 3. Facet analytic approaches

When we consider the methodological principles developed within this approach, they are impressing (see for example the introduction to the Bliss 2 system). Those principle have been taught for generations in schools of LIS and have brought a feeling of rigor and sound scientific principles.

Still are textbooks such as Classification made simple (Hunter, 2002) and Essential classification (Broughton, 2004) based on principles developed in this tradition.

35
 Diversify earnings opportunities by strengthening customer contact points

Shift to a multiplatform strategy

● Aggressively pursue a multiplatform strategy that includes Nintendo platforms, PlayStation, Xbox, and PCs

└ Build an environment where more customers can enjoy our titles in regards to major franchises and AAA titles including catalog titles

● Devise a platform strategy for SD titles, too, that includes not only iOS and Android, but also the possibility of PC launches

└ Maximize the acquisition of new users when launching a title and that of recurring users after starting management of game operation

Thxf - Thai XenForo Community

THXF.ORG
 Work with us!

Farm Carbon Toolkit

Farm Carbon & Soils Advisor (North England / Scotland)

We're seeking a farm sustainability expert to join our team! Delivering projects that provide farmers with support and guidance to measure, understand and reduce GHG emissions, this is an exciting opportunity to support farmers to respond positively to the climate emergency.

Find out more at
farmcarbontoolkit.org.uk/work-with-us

What the task asks: An exact restatement of the lines from the one with "Thxf - Thai XenForo Community" through the last line of the data is the only acceptable answer.

Problem solution:
Thxf - Thai XenForo Community

THXF.ORG
 Work with us!

Farm Carbon Toolkit

Farm Carbon & Soils Advisor (North England / Scotland)

We're seeking a farm sustainability expert to join our team! Delivering projects that provide farmers with support and guidance to measure, understand and reduce GHG emissions, this is an exciting opportunity to support farmers to respond positively to the climate emergency.

Find out more at
farmcarbontoolkit.org.uk/work-with-us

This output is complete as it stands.